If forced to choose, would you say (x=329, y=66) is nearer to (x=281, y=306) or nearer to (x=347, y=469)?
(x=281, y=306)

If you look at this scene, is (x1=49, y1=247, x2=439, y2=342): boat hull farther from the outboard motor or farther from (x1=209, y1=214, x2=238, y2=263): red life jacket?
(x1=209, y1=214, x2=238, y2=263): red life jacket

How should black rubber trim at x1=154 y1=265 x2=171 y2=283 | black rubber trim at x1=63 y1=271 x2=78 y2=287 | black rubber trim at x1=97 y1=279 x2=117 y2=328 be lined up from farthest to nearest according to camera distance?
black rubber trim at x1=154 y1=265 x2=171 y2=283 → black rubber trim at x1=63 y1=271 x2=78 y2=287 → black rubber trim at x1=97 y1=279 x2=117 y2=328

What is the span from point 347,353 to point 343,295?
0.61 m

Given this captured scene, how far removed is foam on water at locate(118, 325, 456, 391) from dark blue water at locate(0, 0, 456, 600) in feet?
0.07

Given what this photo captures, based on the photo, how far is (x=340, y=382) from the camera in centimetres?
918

_ _ _ _

> [WRITTEN REQUEST] Rewrite all the records above, replacing "camera" with "viewer" and leaving everything else unchanged.

> [FULL RESPONSE]
If forced to choose, would you say (x=329, y=66) is nearer to (x=281, y=306) or nearer to (x=347, y=469)?
(x=281, y=306)

If you look at this scene, is (x1=49, y1=247, x2=439, y2=342): boat hull farther from the outboard motor or farther from (x1=209, y1=214, x2=238, y2=263): red life jacket?
(x1=209, y1=214, x2=238, y2=263): red life jacket

How should black rubber trim at x1=154 y1=265 x2=171 y2=283 | black rubber trim at x1=63 y1=271 x2=78 y2=287 | black rubber trim at x1=97 y1=279 x2=117 y2=328 be lined up from farthest to nearest according to viewer distance?
black rubber trim at x1=154 y1=265 x2=171 y2=283 → black rubber trim at x1=63 y1=271 x2=78 y2=287 → black rubber trim at x1=97 y1=279 x2=117 y2=328

What is the span from point 347,353 to point 343,295?
0.61 m

Given this captured scene, how far removed is foam on water at locate(118, 325, 456, 391) from dark blue water at locate(0, 0, 456, 600) in feet?
0.07

Given what this photo captures, based on the photo, how far is (x=340, y=382) from the viewer in centimetres?
918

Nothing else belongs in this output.